# EXERCISE TASK A:
Revise the faculty profile by copying the passage starting with "Andrey Shilnikov" and going on through "famous Gorky school.", with "fortunate" swapped for "lucky".
# EXERCISE TASK B:
Extend the faculty profile of Andrey Shilnikov past its final line, keeping the same first-person voice.

# SUPPLIED TEXT:
Andrey Shilnikov

andrey leonidovich shilnikov

 I received PhD in Dynamical Systems from University of Nizhny Novgorod (formerly Gorky) in 1990. The Andronov-Shilnikov school in Gorky had pioneered the qualitative theory of dynamical systems and bifurcations. I am very fortunate to be a member of the famous Gorky school.
Prior to joining GSU in 2000, I was a Royal Society postdoctoral fellow at DAMTP in Cambridge University (UK) and UC Berkeley, and held visiting positions at UC Berkeley, Georgia Institute of Technology, and Cornell University.

I hold a joint appointment at Neuroscience Institute and Department of Mathematics & Statistics. I am also a faculty of Center for Nonlinear Science at Gatech, and a member of Center for Behavioral Neuroscience.
I currently serve on Editorial board of J. Mathematical Neuroscience and J. Frontiers of Applied Mathematics.

# GIVEN MATERIAL:
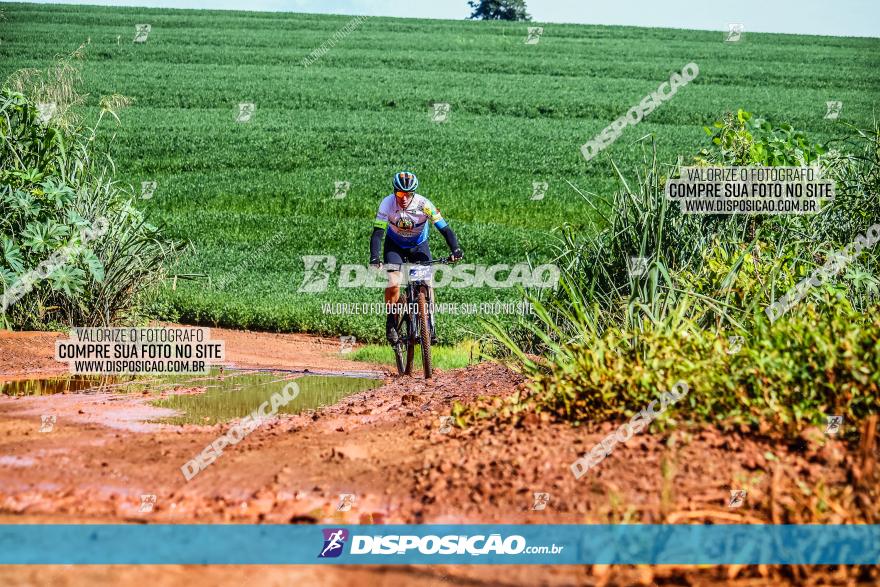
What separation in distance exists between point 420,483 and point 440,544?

# EXPECTED ANSWER A:
Andrey Shilnikov

andrey leonidovich shilnikov

 I received PhD in Dynamical Systems from University of Nizhny Novgorod (formerly Gorky) in 1990. The Andronov-Shilnikov school in Gorky had pioneered the qualitative theory of dynamical systems and bifurcations. I am very lucky to be a member of the famous Gorky school.

# EXPECTED ANSWER B:
Here are my complete CV as well as research and teaching statements.

My original area of expertise is the theory of applied dynamical systems and global bifurcations. I study dynamics and their origin in diversely phenomenological systems and exact models from life sciences. Of my particular interest is a new emergent cross‐disciplinary field known as mathematical neuroscience. Its scopes include nonlinear models of individual neurons and networks. In‐depth analysis of such systems requires the development of advanced analytical tools paired with sophisticated computations. I derive models and create bifurcation toolkits for studying a stunning array of complex activities such as multistability of individual neurons and polyrhythmic bursting patterns discovered in multifunctional central pattern generators governing vital locomotor behaviors of animals and humans

Deterministic chaotic dynamics, Lorenz and any strange attractors with underlying homo- and heteroclinic puzzles are always on my mind.

Prospective PhD candidates, MS and BS students interested in Mathematical Neuroscience, Dynamical Systems and Applied Mathematics: contact me. I have research positions funded by NSF, B&B and NI.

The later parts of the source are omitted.